_What you need to do_
Repeat the records below word for word, but start at the line that contains "At what depth", stop after the last line, and include nothing else.

_Provided information_
** begin **
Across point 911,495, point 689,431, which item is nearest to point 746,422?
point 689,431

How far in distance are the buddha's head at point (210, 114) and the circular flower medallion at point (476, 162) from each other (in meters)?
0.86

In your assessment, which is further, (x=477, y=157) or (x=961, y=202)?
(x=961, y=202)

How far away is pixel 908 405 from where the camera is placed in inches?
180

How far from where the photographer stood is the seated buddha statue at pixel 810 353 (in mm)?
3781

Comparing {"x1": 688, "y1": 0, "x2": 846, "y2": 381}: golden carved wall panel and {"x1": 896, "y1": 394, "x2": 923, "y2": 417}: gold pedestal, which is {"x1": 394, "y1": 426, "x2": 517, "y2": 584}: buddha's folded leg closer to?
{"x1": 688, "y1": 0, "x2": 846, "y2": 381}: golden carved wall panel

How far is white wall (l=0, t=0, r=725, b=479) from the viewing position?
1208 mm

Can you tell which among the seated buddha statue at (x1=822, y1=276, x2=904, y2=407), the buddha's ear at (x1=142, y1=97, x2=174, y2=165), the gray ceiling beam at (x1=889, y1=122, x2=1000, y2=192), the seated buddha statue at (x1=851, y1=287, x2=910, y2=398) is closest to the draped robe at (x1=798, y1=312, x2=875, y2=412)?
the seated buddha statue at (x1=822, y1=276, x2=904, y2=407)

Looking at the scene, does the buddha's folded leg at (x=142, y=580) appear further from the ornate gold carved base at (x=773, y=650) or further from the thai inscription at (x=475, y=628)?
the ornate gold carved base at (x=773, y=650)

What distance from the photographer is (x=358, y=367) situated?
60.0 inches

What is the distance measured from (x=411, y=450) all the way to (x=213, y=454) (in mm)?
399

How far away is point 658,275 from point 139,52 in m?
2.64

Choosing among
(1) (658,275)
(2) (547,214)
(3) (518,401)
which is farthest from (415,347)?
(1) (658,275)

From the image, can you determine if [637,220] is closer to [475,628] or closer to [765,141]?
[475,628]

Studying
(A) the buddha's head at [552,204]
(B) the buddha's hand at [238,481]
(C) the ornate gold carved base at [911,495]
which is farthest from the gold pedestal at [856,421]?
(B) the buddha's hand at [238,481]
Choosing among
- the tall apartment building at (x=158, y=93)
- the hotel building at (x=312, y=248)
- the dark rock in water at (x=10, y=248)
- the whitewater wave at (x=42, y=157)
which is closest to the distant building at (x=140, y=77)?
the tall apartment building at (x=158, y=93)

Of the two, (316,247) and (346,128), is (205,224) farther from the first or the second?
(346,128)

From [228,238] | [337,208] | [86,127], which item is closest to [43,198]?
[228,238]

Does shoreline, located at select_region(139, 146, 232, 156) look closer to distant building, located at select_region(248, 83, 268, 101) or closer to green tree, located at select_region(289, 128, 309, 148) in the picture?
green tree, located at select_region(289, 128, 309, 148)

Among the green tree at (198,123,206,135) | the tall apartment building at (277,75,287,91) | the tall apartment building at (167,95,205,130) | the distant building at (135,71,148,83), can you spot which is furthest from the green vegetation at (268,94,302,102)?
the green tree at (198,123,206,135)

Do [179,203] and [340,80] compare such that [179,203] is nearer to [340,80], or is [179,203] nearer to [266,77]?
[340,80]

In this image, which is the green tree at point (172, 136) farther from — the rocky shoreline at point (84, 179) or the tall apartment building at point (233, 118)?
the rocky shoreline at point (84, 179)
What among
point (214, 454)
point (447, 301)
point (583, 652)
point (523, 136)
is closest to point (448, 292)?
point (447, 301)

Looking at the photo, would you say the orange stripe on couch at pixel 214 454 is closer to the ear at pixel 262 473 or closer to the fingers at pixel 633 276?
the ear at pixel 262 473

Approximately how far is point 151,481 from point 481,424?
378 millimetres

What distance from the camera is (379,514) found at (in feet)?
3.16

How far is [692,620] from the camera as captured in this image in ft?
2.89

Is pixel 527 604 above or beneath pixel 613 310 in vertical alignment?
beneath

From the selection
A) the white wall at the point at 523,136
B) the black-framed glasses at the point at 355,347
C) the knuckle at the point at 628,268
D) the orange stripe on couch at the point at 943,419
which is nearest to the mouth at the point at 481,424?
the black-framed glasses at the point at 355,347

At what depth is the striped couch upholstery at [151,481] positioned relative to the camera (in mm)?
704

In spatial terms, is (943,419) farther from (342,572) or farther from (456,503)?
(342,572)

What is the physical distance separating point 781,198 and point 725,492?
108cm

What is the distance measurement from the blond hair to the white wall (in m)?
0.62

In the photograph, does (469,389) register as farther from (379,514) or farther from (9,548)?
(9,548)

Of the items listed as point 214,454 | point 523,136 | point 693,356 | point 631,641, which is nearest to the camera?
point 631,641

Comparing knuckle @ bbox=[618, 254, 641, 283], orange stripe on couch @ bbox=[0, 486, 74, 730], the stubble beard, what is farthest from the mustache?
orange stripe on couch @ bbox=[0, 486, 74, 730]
** end **
_Full response_
At what depth is the striped couch upholstery at [151,481] positioned relative to the camera (in mm)?
704

In spatial terms, is (943,419) farther from (342,572) or farther from (456,503)?
(342,572)

What is the physical distance separating point 781,198 and point 725,492?
108cm

What is the distance measurement from the blond hair to the white wall (in m)?
0.62

In the photograph, does (469,389) register as farther from (379,514) or farther from (9,548)?
(9,548)

Of the items listed as point 214,454 | point 523,136 | point 693,356 | point 631,641, which is nearest to the camera?
point 631,641

Comparing knuckle @ bbox=[618, 254, 641, 283], orange stripe on couch @ bbox=[0, 486, 74, 730], the stubble beard, what is farthest from the mustache?
orange stripe on couch @ bbox=[0, 486, 74, 730]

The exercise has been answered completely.